# Best Cat Shampoo



## KittehNom

Just wondered what Shampoo others use for their cats?

I bathed Jango (5 months old) for the first time today and it was a huge sucess  He even started "swimming" in the bath (well, not swimming, it was only belly height for him, but he was happily walking around in the bath and playing)!! :shocked:

Wasn't so impressed when I had to rinse him off after lathering up with the shampoo I got from the vet though. And the hair dryer wasnt hugely popular although once he realised it was warm and pleasant he chilled out quite alot.

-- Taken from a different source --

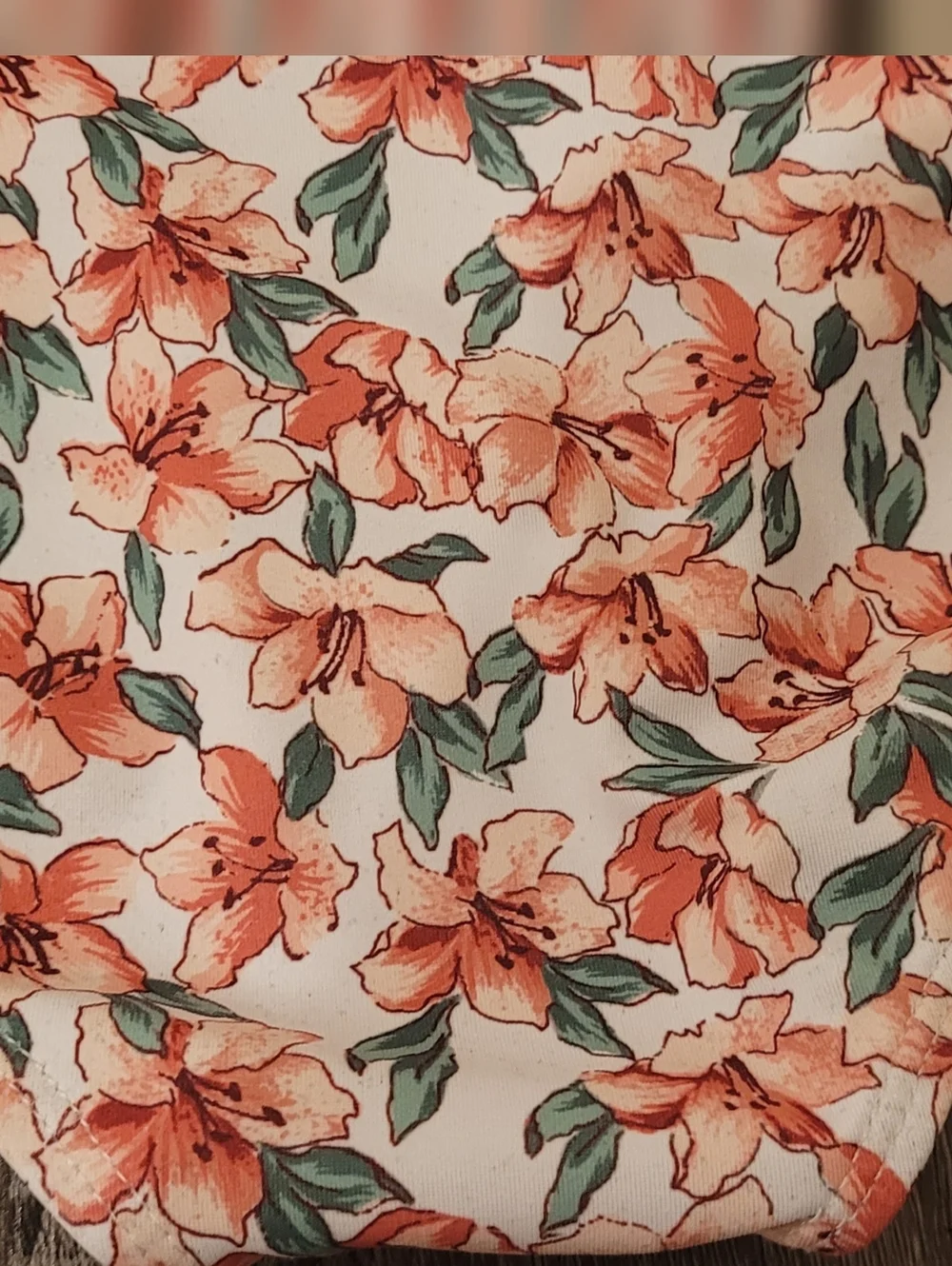 Janie And Jack Floral Ruffle Two-Piece Bikini Set - Size 12 - Picture 3 of 7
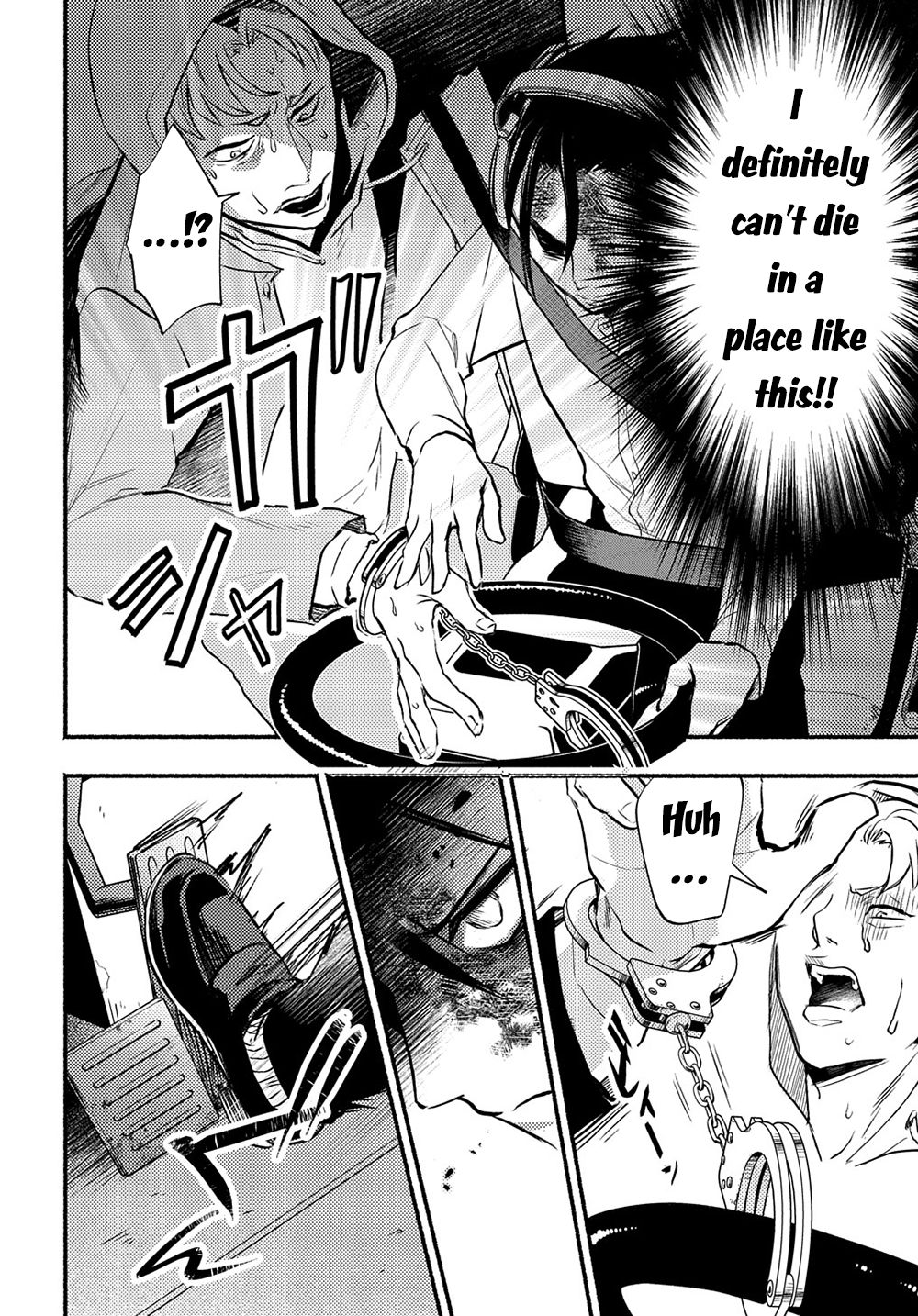 Crime Game - A World Without Laws Chapter 1 page 65 - Chapter 1: Imprisonment Game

So can anyone recommend any specific brands? the one the vet gave me is a generic cat and dog neutral shampoo and Jango is nice and soft and fluffy now but I would like to get something nicer if there is something 

If it makes any difference he is a Birman, so has quite a light coat colour.

Many thanks!

x


----------



## messyhearts

I use Johnsson's no tears baby shampoo for my Birmans.


----------



## rcmadd

we use BLUE PEARL from groomers.

its a shampoo specifically for white cats/dogs and has a really nice after smell.. we have even had judges mention the lovely smell.


----------



## KittehNom

Thanks all for the replies 

Didnt even know where to start looking so this is really helpful :thumbup:

x


----------



## poshmog

I use House of Anju ,and Ive used loads of others ,but these do the job brilliantly.


----------



## ambercat

I use Ring 5 Bright White for my persians (I've got colourpoints, but I also use it for my solid red)  I've used it ever since I've had persians, about 14 yrs. I've tried other shampoos, but always come back to this one. RING 5 BRIGHT WHITE SHAMPOO --- Purrsonal Touch


----------



## carolmanycats

I use Jerob on the Selkirks and BioGroom on others


----------



## alisondalziel

I'm training to be an animal groomer so the world of shampoo just opened to me lol.

I thoroughly recommend Kelco shampoos, they really are the best.

I used to use Anju Beaute but find the smell a bit 'iffy', plus the person supplying the UK turned on me after i put a bottle that i decided not to use onto Ebay!! Needless to say i won't be buying from her again!! :cursing:

Pet shop shampoos are ok but if you're looking for value and quality, groomers stuff is far superior!!


----------



## fluffball

Where can I find these shampoos ? I'm using Johnsons No tears at the mo but as I would like to show in future think it might be best that I get something a bit more professional :smile5:


----------



## rcmadd

Google groomers online


----------